Defendant Credit Acceptance has answered and asserted its Motion to Compel
Arbitration . Instead of filing his response with the Court, Plaintiff responded to Defendant’s
Motion via letter, sent directly to Defendant and styled as a “Motion to Compel Arbitration” and
a “Response to Answer and Affirmative Defenses.” Defendant Credit Acceptance has filed a
Motion to Strike Plaintiff’s unfiled responsive motions. Pursuant to Local Rule 7(b)(2),
responses must be filed with the Court. As the Plaintiff has failed to present these motions upon
the docket of the Court, the Court does not recognize these pleadings. Thus Defendant’s Motion
is DENIED as moot.
Analysis and Discussion
The Federal Arbitration Act (FAA) provides that written provisions for arbitration are
“valid, irrevocable, and enforceable, save upon such grounds as exist at law or in equity for the
revocation of any contract.” 9 U.S.C. § 2. The FAA “leaves no place for the exercise of
discretion by a district court, but instead mandates that district courts shall direct the parties to
proceed to arbitration on issues as to which an arbitration agreement has been signed . . . absent a
ground for revocation of the contractual agreement.” Dean, Witter, Reynolds, Inc. v. Byrd, 470
U.S. 213, 218, 105 S. Ct. 1238, 84 L. Ed. 2d 158 (1985).
In determining whether a party should be compelled to arbitrate, this Court employs a
two-step analysis. Sherer v. Green Tree Servicing, LLC, 548 F.3d 379, 381 (5th Cir. 2008).
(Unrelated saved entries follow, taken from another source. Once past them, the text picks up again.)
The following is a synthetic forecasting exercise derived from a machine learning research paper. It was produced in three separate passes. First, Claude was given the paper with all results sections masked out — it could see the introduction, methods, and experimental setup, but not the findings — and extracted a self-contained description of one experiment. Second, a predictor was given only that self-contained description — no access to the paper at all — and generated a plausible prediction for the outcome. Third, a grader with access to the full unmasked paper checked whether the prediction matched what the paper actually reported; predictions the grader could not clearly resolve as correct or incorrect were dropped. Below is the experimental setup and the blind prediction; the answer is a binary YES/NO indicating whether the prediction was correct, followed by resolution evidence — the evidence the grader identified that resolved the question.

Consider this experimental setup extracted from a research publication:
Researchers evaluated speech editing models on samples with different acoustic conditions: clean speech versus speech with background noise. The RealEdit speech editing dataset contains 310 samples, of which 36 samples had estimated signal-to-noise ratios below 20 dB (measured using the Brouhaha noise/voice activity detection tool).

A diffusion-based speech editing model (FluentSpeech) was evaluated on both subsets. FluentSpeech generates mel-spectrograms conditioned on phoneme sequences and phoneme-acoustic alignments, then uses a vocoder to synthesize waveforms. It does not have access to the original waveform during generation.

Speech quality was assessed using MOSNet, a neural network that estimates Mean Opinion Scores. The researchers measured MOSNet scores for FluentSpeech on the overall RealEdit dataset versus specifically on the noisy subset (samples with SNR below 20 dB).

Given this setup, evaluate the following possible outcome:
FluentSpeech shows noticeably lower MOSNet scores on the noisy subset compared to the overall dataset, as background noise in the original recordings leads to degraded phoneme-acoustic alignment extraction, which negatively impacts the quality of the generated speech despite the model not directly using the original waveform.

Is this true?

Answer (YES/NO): YES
First, the Court must decide whether the parties have agreed to arbitrate the dispute at issue. OPE
Int’l, LP, v. Chet Morrison Contractors, Inc., 258 F.3d 443, 445 (5th Cir. 2001) (citation
omitted). “This determination involves two considerations: (1) whether there is a valid
agreement to arbitrate between the parties; and (2) whether the dispute in question falls within
the scope of that arbitration agreement.” Id. (internal quotations and citation omitted). Second,
the Court must assess “whether legal constraints external to the parties’ agreement foreclosed the
arbitration of those claims” at issue. Mitsubishi Motors Corp. v. Soler Chrysler-Plymouth,
Inc., 473 U.S. 614, 628, 105 S. Ct. 3346, 87 L. Ed. 2d 444 (1985).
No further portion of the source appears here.